Speed up Docker for Golang and Node

A Story of Ludicrous Speedups (3000 sec -> 5 sec)

During a work hackathon, our project involved using Docker for deployment and dependency management.

The dockerfile was inherited from an underlying open source project and was ok when used for deployments but very slow for local development work. Why, you might ask?

It used multi-stage builds, one for node, one for golang and then a final stage that collected the built artifacts from the prior stages. But the problem was…

Conflating package installation with project build

The Dockerfile failed to use a best practice of first copying over the package manifest. For Node these are package.json & yarn.lock. For Golang it’s go.mod and go.sum.

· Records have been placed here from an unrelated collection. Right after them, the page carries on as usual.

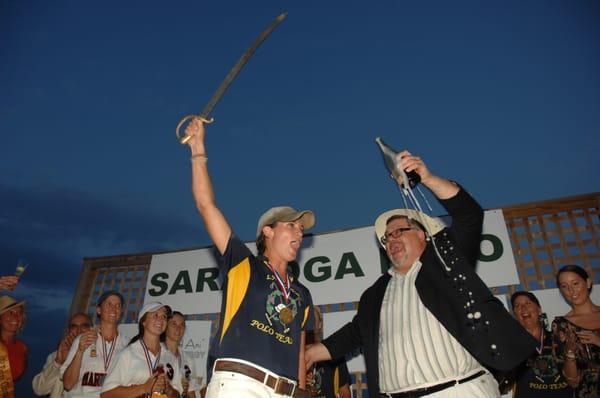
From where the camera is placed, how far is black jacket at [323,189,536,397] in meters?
→ 2.23

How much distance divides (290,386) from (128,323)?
20.6 feet

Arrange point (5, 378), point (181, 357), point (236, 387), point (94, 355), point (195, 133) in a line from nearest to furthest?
point (236, 387)
point (195, 133)
point (5, 378)
point (94, 355)
point (181, 357)

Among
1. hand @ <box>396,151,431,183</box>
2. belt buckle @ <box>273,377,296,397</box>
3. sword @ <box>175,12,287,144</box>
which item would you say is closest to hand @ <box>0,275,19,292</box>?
sword @ <box>175,12,287,144</box>

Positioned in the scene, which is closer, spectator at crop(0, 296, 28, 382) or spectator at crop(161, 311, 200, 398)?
spectator at crop(161, 311, 200, 398)

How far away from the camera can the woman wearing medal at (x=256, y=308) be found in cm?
188

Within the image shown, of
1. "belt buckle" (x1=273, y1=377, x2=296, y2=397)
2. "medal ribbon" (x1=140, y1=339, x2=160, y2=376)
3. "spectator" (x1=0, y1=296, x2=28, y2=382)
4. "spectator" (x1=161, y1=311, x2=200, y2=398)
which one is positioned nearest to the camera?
"belt buckle" (x1=273, y1=377, x2=296, y2=397)

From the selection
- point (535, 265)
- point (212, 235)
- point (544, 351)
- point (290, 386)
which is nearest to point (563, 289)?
point (544, 351)

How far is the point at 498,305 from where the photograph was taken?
2.39m

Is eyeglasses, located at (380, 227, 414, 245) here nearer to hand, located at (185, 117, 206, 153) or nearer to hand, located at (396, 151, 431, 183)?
hand, located at (396, 151, 431, 183)

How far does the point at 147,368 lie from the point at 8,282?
1.65 meters

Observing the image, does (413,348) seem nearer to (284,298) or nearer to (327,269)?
(284,298)

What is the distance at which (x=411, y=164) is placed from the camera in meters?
2.40

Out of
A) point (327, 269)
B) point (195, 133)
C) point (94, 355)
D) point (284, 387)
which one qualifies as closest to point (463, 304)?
point (284, 387)

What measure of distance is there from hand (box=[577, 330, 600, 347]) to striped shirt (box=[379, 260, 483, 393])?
1.56 m
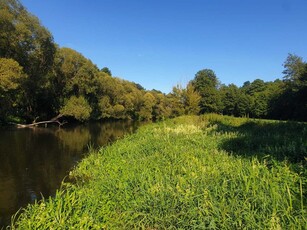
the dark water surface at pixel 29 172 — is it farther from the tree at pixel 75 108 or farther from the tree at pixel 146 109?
the tree at pixel 146 109

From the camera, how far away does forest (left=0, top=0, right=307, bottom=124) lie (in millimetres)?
31844

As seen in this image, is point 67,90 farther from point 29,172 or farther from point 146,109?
point 29,172

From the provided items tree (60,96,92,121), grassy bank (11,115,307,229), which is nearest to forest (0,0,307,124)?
tree (60,96,92,121)

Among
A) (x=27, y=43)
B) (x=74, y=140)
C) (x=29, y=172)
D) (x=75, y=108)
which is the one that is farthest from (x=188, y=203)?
(x=75, y=108)

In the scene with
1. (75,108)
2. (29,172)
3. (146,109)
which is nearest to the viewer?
(29,172)

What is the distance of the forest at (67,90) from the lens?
3184 centimetres

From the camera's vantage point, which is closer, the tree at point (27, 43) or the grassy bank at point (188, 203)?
the grassy bank at point (188, 203)

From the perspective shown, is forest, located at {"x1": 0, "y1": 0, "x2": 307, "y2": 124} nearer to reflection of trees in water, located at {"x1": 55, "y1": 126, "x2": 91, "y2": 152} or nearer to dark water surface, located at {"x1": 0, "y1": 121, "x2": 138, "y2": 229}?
reflection of trees in water, located at {"x1": 55, "y1": 126, "x2": 91, "y2": 152}

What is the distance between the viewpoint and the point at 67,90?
4841 cm

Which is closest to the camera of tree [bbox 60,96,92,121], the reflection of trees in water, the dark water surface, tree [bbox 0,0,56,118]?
the dark water surface

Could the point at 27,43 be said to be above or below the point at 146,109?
above

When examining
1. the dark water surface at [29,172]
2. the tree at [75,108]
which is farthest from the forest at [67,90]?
the dark water surface at [29,172]

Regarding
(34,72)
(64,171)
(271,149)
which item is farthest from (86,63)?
(271,149)

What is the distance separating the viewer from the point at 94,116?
2323 inches
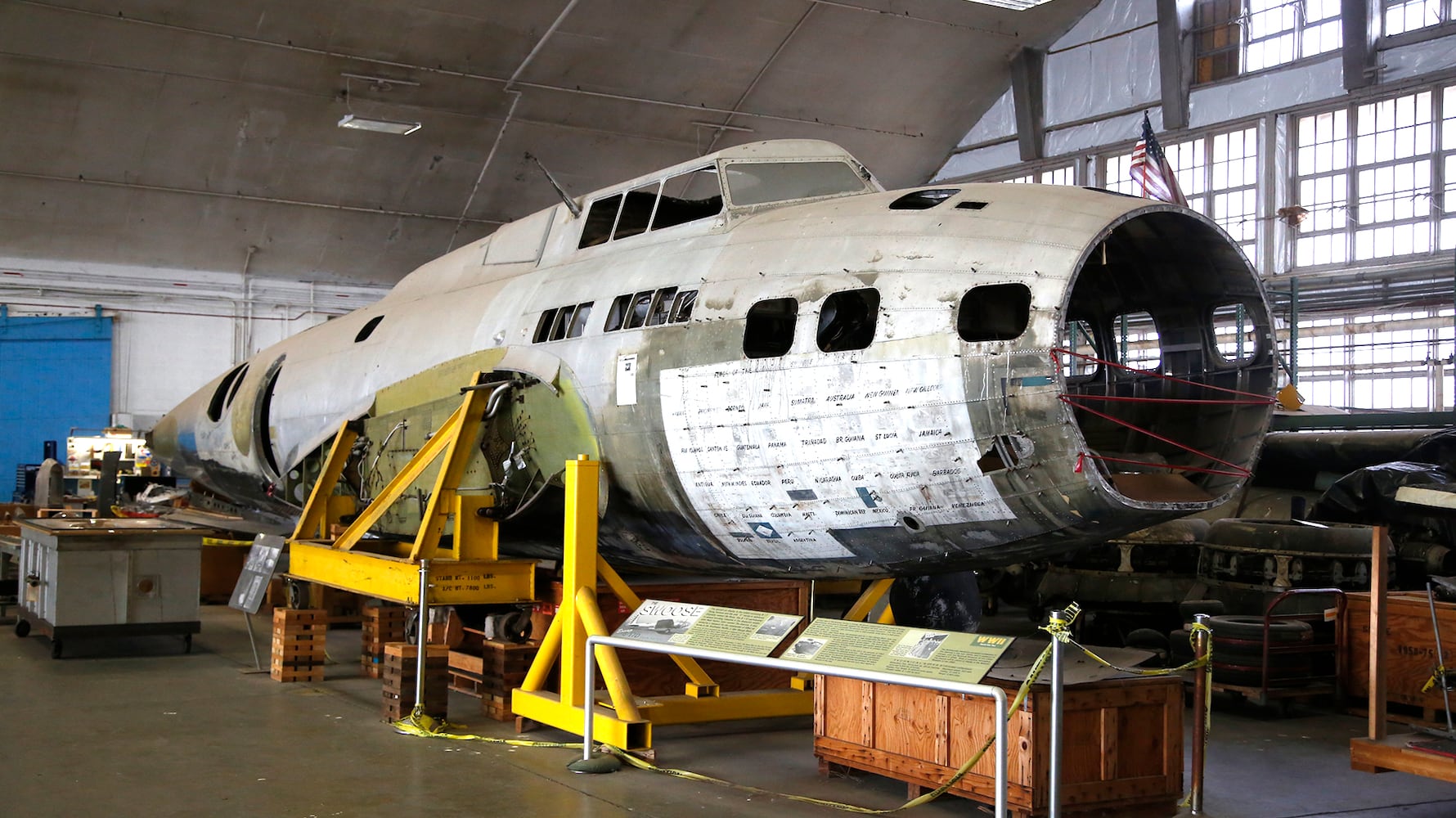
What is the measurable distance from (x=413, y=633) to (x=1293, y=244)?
20670mm

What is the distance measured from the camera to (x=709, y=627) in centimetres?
741

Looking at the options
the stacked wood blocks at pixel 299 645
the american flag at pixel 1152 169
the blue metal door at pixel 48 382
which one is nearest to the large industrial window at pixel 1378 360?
the american flag at pixel 1152 169

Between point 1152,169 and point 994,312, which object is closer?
point 994,312

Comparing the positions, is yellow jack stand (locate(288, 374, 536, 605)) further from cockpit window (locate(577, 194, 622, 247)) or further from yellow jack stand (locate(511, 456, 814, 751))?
cockpit window (locate(577, 194, 622, 247))

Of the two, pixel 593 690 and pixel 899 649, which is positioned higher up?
pixel 899 649

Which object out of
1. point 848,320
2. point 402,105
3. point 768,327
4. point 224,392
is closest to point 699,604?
point 768,327

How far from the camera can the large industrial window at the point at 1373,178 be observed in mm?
22688

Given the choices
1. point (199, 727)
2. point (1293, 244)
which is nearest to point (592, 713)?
point (199, 727)

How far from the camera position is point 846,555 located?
7.54 m

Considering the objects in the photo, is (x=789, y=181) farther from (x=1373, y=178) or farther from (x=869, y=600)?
(x=1373, y=178)

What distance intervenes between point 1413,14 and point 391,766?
23.5 meters

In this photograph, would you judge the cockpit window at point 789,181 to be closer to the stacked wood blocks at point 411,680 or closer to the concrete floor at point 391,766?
the concrete floor at point 391,766

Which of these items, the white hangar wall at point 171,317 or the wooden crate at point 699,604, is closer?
the wooden crate at point 699,604

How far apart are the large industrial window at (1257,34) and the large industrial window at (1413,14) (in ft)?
3.03
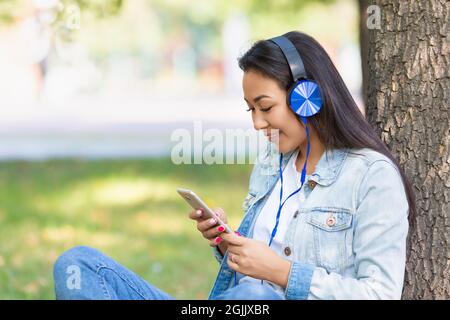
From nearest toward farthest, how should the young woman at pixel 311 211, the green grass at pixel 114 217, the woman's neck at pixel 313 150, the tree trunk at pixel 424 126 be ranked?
the young woman at pixel 311 211 → the woman's neck at pixel 313 150 → the tree trunk at pixel 424 126 → the green grass at pixel 114 217

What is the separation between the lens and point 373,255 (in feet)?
8.40

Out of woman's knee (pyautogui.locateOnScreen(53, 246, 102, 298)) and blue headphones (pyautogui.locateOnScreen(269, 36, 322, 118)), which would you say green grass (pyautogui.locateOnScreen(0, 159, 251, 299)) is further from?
blue headphones (pyautogui.locateOnScreen(269, 36, 322, 118))

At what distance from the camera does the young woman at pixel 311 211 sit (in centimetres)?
259

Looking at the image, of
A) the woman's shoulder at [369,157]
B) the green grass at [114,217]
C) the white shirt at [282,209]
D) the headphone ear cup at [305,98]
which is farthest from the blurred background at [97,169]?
the woman's shoulder at [369,157]

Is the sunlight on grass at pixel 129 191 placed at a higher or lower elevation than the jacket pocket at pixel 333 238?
lower

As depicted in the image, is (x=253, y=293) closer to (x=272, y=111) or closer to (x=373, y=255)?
(x=373, y=255)

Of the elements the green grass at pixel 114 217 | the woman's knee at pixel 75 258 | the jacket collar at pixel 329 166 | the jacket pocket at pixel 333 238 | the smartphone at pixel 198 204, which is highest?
→ the jacket collar at pixel 329 166

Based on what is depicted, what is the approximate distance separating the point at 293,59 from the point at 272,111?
0.66ft

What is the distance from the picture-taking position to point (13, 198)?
8633 mm

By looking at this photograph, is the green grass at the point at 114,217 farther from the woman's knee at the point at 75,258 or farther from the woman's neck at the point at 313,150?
the woman's neck at the point at 313,150

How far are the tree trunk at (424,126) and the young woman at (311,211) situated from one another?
0.25m

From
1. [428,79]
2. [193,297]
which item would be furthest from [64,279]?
[193,297]

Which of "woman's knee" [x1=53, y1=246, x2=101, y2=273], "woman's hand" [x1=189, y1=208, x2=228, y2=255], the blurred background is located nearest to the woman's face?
the blurred background
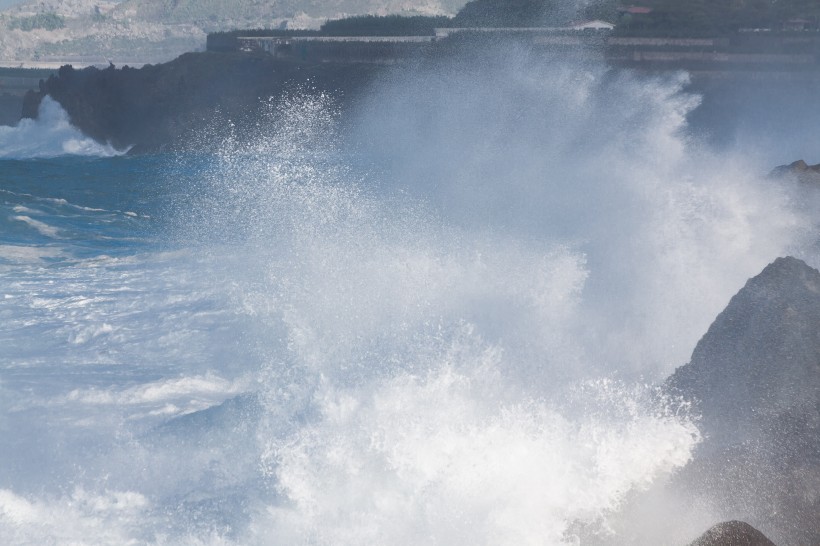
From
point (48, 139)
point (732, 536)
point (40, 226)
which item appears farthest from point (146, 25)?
point (732, 536)

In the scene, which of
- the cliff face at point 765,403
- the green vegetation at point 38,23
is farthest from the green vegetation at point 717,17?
the green vegetation at point 38,23

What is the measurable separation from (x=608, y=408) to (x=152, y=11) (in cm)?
11150

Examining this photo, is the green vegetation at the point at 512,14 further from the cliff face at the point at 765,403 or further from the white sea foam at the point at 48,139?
the cliff face at the point at 765,403

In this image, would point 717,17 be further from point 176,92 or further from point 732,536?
point 732,536

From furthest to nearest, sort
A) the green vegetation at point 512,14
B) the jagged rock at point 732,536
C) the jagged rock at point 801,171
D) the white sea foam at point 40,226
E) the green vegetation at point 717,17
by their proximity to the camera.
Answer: the green vegetation at point 512,14, the green vegetation at point 717,17, the white sea foam at point 40,226, the jagged rock at point 801,171, the jagged rock at point 732,536

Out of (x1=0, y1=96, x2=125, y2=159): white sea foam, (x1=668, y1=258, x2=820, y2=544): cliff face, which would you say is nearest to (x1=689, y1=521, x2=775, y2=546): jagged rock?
(x1=668, y1=258, x2=820, y2=544): cliff face

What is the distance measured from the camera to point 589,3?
1640 inches

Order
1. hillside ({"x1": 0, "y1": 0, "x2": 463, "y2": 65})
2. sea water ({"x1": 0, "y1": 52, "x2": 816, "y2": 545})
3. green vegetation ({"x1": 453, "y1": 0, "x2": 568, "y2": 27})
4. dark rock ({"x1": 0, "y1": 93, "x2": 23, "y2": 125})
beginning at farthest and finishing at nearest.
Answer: hillside ({"x1": 0, "y1": 0, "x2": 463, "y2": 65}) → dark rock ({"x1": 0, "y1": 93, "x2": 23, "y2": 125}) → green vegetation ({"x1": 453, "y1": 0, "x2": 568, "y2": 27}) → sea water ({"x1": 0, "y1": 52, "x2": 816, "y2": 545})

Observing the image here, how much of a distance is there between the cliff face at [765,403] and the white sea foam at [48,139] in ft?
104

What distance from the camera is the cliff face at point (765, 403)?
20.8 feet

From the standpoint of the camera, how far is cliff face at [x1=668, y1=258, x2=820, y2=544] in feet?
20.8

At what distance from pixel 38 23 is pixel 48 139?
7283cm

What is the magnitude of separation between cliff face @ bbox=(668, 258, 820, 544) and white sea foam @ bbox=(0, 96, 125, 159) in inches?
1253

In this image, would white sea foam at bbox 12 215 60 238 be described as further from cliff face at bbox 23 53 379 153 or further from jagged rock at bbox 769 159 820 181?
cliff face at bbox 23 53 379 153
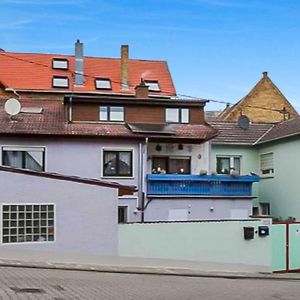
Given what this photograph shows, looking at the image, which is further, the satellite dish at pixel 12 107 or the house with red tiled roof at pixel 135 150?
the satellite dish at pixel 12 107

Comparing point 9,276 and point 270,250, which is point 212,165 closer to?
point 270,250

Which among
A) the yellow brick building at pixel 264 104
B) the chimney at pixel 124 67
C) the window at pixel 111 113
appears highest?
the chimney at pixel 124 67

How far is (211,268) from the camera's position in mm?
20453

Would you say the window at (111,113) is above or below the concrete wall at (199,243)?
above

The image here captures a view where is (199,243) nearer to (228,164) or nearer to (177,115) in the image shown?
(177,115)

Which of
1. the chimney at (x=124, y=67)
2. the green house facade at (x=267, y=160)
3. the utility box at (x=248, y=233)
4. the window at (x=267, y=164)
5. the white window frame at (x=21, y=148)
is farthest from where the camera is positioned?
the chimney at (x=124, y=67)

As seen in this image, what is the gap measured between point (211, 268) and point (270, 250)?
2.82m

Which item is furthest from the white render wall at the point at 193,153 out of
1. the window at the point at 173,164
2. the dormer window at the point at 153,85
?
the dormer window at the point at 153,85

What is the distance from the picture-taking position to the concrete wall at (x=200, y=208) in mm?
28125

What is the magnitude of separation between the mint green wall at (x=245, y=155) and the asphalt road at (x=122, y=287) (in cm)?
1520

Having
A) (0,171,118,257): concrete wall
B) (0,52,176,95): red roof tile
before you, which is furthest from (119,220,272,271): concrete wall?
(0,52,176,95): red roof tile

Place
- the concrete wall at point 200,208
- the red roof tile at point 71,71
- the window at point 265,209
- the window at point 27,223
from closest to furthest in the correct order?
the window at point 27,223 → the concrete wall at point 200,208 → the window at point 265,209 → the red roof tile at point 71,71

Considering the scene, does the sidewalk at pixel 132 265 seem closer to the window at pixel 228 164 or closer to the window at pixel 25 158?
the window at pixel 25 158

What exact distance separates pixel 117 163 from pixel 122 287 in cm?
1490
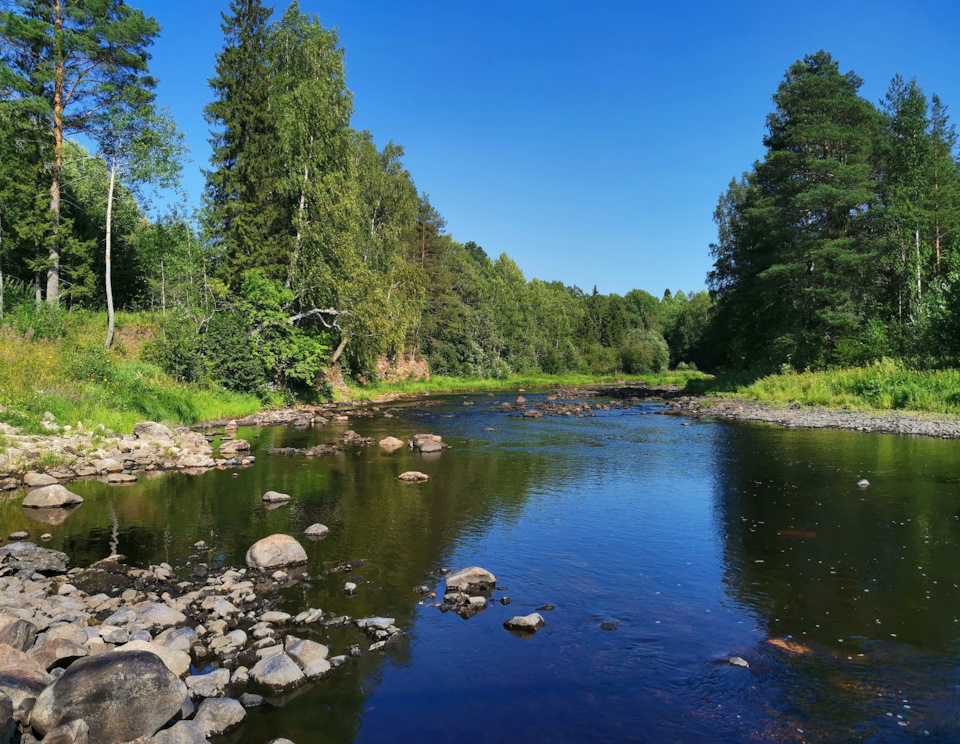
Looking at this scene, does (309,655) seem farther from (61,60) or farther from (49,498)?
(61,60)

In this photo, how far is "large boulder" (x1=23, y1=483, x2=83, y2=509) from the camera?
15062 millimetres

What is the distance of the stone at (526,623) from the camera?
29.3 ft

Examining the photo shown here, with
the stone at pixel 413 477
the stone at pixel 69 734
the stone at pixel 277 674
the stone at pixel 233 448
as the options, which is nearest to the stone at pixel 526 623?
the stone at pixel 277 674

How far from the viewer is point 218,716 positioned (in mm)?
6574

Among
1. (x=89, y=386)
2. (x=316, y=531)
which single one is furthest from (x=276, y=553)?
(x=89, y=386)

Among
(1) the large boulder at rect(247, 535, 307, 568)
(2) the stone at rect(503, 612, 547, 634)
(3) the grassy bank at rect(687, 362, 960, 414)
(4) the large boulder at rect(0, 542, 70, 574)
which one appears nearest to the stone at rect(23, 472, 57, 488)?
(4) the large boulder at rect(0, 542, 70, 574)

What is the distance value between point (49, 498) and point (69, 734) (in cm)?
1179

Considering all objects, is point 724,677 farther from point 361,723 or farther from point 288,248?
point 288,248

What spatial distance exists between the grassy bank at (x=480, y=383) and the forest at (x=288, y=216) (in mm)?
2615

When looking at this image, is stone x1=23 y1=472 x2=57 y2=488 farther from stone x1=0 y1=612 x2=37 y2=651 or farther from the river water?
stone x1=0 y1=612 x2=37 y2=651

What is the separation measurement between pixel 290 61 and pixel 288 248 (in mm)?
13459

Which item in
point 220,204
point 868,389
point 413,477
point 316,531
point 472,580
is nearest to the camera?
point 472,580

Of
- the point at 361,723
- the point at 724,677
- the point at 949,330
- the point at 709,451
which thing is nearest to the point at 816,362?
the point at 949,330

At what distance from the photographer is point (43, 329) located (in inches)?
1097
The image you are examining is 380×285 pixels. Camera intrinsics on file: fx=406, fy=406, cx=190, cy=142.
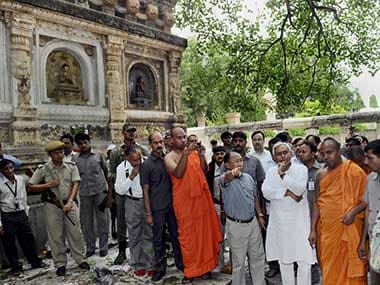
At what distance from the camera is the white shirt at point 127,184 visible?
15.9 ft

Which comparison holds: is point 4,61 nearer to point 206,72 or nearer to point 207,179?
point 207,179

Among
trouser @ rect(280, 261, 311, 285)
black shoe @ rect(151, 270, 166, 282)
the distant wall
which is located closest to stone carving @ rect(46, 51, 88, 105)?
black shoe @ rect(151, 270, 166, 282)

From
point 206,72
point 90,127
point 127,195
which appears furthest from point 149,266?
point 206,72

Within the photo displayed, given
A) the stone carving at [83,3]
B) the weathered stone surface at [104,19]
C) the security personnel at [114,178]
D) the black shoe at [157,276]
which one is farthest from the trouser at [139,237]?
the stone carving at [83,3]

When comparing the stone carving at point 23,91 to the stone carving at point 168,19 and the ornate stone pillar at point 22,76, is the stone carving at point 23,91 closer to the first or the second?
the ornate stone pillar at point 22,76

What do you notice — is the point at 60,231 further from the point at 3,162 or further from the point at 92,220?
the point at 3,162

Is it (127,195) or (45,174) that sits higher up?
(45,174)

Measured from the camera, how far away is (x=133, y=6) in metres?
8.80

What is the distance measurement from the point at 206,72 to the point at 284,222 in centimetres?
1897

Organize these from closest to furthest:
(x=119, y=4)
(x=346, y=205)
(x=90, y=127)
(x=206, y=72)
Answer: (x=346, y=205), (x=90, y=127), (x=119, y=4), (x=206, y=72)

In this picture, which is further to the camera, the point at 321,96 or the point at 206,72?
the point at 206,72

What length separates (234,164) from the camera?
402 cm

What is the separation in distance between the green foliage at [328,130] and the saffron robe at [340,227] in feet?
28.4

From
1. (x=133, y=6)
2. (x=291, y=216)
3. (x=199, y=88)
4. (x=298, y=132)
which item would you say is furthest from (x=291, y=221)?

Instead of copying over these specific files up front, the Dockerfile copied the full project into the container then performing a build.

The problem

Since the local copied source code changed frequently during development, all later steps in the Dockerfile were invalidated and performed without caching :(. Downloading all golang dependencies and compiling from scratch was onerous.

The solution

Break apart the dependency installation phase from the local code phase. Package manifests should be copied in first, then yarn install will install Node dependencies. I had to get hacky to accomplish the same thing with Golang, but I’ll post my solution when I have a good moment.

Conceptually, the outcome was:

  1. Build phase a1: Copy in package manifests for Node & yarn install
  2. Build phase b: Copy in package manifests & fetch golang deps
  3. Build phase a2 (built on a1): Build local code for js/ts
  4. Build phase b2 (built on b1): Build local code for golang
  5. Build phase c (independent of a or b) Selectively copy build artifacts from a2 and b2.


Dev build time for docker image is now near instant (5 seconds) rather than 2900 seconds on a low power laptop.


We also created a dedicated Dockerfile.dev that excluded js production build logic which was accounting for 300+ seconds of build time. Instead the js was built with a development script enabling hot module reloading.